You Show Me Yours and I’ll Show You Mine…
When I was in 4th grade, I got my first computer. It was a TRS-80 Color Computer from Radio Shack, and in 1983, it was big news. It had a tape deck for the hard drive and I could manage to program my name to repeat itself across the screen. Smooooooth. Call me the OG of Geek in the Pink.

Of course, I didn’t learn my fancy programming tricks from just playing on a new computer. It came with a manual and a cartoon guide with a talking computer named Compy, who was my first digital teacher. By the end of the year, I had mastered all of the code this manual had to offer. Information was available for me to learn how to use my equipment, but you know what? Knowing this information didn’t give me the magical power to author new technology for Radio Shack or steal their market share. In other words, a 4th grader being knowledgeable in their product had no effect whatsoever on their business model.
So I keep wondering, why are agencies so afraid of sharing their strategies and processes with clients?
Agencies (I am using this as a broad term to include service providers and vendors) are notorious for “not playing well together” in fear that the other guy might swipe a process or a tactic for his own business benefit. Wha what? Really? It’s not like the formula for Coke: company processes are so individual and specific to each and every person working on the account. Or at least they should be.
There are two kinds of process that agencies employ. One is a set of formulaic best practices that a monkey could execute. “Strategy in a Box” is stretching what this actually is. The second kind is based on the talent the agency employs – stemming from individual right-brain thinking. Nothing is duplicated, but strength of experience allows some general “standards” across the board.

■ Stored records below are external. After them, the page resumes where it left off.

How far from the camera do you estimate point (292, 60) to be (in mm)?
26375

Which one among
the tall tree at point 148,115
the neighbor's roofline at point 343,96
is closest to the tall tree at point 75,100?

This has always been the debate people have whenever I speak. It’s so often that speeches are really just sales pitches. You spill enough to make the audience-goer think you’re the wizard of your industry … then tell that them HOW you do it is the magic part. OK, wizard of Oz … lead us to a heart.
Regardless of who I’ve been speaking to or what company I was representing, I’ve always been a “leave it on the dance floor” kinda gal. Yes, I’m walking them through strategy I have formulated for clients. Yes, I am telling them where I’m learning about trends so they can follow. Yes, I am teaching them how to use the tools our company charges for, themselves. And. It. Feels. Great.
When you lock yourself down to not sharing information you’re doing more damage than good for both the client and your own company. The internet has been a notoriously shady business. New models and “just one click to profits” (let’s not even mention Y2K) are rampant, and trust in this arena is scarce (with good reason).
Let me give you some examples from my side of things that should be shared and not held as proprietary:
Market Strategy/Marketing Plans – These are critical to team success with multi agencies for a client. OK, OK, I know what you are thinking … but it’s our roadmap! Um, ya. The only reason you should be scared of sharing it is if they all look alike! These were your individual plans for this particular client – they really don’t apply to anyone else.
Thinking the client will no longer need you or the other agencies are going to duplicate your work is just plain stupid.
I’ve seen a Van Gogh, yet I can’t recreate it. I’ve read a Stephen King novel, but I’m not about to write one, either. Being afraid of having your talent duplicated indicates a lack of talent. A true marketing talent creates for the individual clients and uses strength of experience as guidance. Experience is NOT demonstrated in any plan you write … it’s a peek into the end of the process.
Social/SEO/Media Strategy – I lumped these together so I don’t sound like a broken record. But the key here is that none of these are alike for any one client, and the trends that drive results change CONSTANTLY and are OPEN for ANYONE TO FIND.
SEO ranking is cheap. Cheap Cheap Cheap. Any SEO company can get you ranked. Yep, I said it. But, it’s the individual client strategy that a talented strategist will steer. Choosing keywords should be significantly different from one client to the next. Success on one destination might not work in another and very often doesn’t.
Social Strategy - I just have to say HAHAHAHAHAHA (wait have to breathe) HAHAHA to anyone that thinks they have a foolproof formula for success. I’ve been lucky enough to work with one of our clients that has reached 115K fans on FB. I also have clients that have under 1K followers. Using the same exact formula (if duplication WORKED), you’d think I could guarantee that to all of my clients. That’s like guaranteeing when a hurricane is going to hit. I can create conditions, I can propose campaigns … but it’s my strategy and the brand strength that have to make the perfect storm. Thus, I just finished a two day seminar showing destinations every possible “tactic” that I use for success. Viral is just that … viral. You have to be creative, put it out there and keep doing it until you strike gold.
Quit hiding what you do and share with the client. You BOTH have to be on board for any success to transpire.
Media Placement – One sentence: You negotiate agency rates, that’s your advantage.
Bottom line, don’t trust anyone that doesn’t trust you. If they aren’t giving up the goodies with every question you ask – if they’re holding your assets hostage because you aren’t in the know – if they’re telling you it’s magic … it’s bullshit.